## Tarea escrita
Por favor, expresa como lista numerada las líneas de los registros comprendidas entre la que contiene "From the image, would" y el final, ambos extremos incluidos. Omite las líneas en blanco.

## Los registros
▼

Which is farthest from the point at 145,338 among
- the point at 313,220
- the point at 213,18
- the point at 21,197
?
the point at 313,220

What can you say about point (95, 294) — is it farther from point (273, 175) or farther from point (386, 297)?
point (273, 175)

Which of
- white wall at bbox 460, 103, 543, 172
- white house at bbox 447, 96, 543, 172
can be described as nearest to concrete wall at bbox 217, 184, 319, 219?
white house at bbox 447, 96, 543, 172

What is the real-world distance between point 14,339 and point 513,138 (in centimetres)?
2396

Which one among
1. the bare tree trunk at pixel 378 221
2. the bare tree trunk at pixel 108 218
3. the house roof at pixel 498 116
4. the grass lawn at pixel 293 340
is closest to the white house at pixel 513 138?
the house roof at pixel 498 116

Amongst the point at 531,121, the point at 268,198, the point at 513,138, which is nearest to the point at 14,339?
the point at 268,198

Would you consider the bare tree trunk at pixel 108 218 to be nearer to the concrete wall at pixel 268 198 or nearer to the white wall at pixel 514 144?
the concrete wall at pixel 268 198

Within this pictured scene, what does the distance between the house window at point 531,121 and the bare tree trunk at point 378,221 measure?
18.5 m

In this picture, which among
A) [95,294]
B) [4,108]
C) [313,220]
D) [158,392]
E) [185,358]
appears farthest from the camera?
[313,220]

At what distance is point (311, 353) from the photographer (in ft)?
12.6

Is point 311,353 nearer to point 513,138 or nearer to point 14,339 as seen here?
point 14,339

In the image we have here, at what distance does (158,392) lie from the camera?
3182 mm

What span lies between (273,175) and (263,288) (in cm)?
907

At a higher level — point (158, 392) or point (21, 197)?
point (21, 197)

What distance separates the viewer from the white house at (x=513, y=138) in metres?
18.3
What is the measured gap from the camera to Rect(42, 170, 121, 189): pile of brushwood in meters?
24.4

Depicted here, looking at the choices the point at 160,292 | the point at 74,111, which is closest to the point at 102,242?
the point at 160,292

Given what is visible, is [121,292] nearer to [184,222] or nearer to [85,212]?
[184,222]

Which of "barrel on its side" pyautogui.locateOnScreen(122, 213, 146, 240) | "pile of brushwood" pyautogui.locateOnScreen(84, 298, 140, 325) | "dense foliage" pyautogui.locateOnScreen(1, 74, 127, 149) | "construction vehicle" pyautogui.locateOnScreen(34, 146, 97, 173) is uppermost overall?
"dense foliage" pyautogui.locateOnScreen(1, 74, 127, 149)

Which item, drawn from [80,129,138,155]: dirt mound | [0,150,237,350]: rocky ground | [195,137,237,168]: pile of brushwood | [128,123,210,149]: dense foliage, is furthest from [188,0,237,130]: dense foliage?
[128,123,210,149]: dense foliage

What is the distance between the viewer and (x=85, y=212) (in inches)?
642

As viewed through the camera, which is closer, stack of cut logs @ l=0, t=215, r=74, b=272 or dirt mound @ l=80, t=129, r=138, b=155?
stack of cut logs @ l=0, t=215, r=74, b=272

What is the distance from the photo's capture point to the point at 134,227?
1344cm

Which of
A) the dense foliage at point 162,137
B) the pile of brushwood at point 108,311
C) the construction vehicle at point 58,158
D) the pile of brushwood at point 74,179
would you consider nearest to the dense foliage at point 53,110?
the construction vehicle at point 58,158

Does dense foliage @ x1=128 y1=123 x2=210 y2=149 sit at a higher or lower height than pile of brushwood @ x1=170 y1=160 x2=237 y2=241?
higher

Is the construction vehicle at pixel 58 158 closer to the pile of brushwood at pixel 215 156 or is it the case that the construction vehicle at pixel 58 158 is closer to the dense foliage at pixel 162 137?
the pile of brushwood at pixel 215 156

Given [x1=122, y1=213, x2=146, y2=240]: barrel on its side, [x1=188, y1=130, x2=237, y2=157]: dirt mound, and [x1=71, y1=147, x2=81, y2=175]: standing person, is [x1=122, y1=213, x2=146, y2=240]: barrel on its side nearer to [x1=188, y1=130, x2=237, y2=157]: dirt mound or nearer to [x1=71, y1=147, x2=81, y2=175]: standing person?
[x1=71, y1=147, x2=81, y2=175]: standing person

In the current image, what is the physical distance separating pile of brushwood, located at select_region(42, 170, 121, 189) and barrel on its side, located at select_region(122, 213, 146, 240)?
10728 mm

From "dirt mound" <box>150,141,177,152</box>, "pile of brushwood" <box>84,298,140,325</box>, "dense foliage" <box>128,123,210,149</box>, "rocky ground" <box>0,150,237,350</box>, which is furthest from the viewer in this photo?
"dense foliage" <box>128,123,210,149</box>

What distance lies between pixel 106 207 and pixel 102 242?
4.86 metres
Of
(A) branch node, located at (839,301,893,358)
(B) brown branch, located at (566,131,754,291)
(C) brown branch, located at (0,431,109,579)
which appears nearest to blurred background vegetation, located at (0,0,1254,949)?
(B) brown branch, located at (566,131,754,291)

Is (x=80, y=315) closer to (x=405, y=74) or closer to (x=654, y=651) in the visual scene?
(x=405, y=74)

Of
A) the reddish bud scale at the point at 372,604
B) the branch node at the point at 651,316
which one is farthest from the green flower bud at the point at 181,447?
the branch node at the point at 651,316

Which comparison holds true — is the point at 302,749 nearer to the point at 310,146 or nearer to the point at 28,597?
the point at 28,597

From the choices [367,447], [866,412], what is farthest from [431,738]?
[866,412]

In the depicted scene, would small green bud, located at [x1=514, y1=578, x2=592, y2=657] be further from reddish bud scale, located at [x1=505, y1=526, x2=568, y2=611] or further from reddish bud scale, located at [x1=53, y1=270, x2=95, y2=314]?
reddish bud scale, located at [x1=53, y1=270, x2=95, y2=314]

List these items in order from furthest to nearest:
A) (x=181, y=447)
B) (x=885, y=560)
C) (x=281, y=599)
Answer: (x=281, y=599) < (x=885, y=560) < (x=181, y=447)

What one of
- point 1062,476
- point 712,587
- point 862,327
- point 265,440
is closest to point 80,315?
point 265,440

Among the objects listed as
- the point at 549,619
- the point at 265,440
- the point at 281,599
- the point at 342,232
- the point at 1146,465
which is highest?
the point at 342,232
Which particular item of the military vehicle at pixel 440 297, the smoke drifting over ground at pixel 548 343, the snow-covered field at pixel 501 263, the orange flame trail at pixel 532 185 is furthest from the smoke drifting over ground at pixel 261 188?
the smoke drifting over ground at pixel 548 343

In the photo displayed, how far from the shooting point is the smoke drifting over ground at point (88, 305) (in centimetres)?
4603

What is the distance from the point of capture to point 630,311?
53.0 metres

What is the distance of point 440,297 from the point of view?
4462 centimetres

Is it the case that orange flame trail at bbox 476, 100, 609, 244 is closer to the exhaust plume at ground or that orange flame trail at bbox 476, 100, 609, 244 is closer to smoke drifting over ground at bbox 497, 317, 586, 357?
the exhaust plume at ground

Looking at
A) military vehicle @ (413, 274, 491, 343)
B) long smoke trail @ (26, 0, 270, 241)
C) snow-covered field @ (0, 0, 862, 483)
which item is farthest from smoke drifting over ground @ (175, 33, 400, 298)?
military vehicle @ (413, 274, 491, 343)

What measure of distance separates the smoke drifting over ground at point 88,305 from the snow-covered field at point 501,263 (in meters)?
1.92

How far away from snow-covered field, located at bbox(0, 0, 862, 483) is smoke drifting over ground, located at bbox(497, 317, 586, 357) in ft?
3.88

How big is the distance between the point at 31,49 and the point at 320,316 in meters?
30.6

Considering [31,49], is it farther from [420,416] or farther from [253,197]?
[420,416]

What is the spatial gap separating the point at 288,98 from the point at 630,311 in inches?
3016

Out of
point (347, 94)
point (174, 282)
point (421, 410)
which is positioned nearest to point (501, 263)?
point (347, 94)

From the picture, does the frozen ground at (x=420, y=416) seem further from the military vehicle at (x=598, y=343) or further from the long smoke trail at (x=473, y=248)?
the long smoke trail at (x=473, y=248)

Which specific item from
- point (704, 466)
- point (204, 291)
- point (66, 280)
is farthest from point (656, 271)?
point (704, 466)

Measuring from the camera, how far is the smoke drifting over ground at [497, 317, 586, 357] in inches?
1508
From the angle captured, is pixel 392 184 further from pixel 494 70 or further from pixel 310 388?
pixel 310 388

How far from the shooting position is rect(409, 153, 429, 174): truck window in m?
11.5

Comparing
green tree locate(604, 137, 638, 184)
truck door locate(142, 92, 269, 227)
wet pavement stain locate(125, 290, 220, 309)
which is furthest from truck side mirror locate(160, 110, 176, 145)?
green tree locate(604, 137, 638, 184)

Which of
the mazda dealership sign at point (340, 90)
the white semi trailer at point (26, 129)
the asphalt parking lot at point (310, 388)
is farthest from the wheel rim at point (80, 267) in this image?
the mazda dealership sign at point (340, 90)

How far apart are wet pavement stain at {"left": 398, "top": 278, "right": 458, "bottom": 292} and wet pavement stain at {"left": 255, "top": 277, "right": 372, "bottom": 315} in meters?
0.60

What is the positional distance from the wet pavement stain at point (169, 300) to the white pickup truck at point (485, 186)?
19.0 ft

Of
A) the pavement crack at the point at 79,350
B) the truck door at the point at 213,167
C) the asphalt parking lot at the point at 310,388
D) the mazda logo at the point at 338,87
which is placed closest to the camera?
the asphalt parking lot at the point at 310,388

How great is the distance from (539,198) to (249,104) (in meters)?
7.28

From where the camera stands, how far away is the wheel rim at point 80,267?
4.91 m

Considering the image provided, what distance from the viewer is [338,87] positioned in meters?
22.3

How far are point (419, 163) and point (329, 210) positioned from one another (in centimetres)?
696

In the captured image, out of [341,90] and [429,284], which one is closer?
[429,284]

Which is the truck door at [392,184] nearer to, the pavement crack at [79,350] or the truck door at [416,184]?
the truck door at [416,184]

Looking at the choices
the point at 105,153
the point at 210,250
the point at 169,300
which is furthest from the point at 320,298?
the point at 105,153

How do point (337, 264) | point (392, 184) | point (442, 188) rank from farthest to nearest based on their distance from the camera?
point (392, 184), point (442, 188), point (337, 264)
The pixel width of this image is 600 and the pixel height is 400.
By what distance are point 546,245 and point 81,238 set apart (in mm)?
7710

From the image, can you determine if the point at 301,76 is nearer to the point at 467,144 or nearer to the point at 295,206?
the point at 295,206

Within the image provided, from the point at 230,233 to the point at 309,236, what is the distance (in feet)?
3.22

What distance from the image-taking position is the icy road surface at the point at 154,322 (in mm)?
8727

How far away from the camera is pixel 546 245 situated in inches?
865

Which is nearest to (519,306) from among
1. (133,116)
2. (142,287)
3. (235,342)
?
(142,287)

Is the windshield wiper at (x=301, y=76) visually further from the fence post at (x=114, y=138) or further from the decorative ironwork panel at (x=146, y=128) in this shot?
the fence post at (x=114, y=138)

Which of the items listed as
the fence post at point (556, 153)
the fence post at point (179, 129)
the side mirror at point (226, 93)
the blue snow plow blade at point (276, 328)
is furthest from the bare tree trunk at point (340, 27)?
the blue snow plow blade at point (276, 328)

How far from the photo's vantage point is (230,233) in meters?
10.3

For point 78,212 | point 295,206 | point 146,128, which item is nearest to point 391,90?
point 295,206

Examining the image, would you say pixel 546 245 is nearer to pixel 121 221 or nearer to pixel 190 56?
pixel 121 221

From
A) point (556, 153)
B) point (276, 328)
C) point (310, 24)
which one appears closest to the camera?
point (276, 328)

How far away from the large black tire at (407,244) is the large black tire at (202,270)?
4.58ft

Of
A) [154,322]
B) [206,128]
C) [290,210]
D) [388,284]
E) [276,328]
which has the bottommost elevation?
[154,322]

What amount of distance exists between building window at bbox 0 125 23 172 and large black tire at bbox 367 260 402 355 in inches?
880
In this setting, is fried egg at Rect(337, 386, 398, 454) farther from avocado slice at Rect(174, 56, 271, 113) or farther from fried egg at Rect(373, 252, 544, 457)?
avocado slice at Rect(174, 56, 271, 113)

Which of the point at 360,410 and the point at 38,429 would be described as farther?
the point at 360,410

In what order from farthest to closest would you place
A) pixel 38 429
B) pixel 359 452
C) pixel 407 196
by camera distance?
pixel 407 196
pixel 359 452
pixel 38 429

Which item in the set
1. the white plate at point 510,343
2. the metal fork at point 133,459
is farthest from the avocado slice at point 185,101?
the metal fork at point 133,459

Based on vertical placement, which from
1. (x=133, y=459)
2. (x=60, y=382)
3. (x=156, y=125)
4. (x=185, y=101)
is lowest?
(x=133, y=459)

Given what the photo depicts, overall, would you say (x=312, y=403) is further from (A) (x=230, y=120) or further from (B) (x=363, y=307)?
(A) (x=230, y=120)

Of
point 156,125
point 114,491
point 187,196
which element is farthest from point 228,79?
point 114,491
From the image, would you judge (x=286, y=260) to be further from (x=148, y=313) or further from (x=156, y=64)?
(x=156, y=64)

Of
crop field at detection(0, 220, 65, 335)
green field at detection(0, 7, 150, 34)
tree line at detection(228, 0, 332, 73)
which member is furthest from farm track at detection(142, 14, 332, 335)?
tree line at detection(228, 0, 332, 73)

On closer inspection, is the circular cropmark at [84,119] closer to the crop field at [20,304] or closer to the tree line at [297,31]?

▲

## Resultado esperado
1. From the image, would you judge (x=286, y=260) to be further from (x=148, y=313) or further from (x=156, y=64)?
2. (x=156, y=64)
3. Of
4. crop field at detection(0, 220, 65, 335)
5. green field at detection(0, 7, 150, 34)
6. tree line at detection(228, 0, 332, 73)
7. which member is furthest from farm track at detection(142, 14, 332, 335)?
8. tree line at detection(228, 0, 332, 73)
9. On closer inspection, is the circular cropmark at [84,119] closer to the crop field at [20,304] or closer to the tree line at [297,31]?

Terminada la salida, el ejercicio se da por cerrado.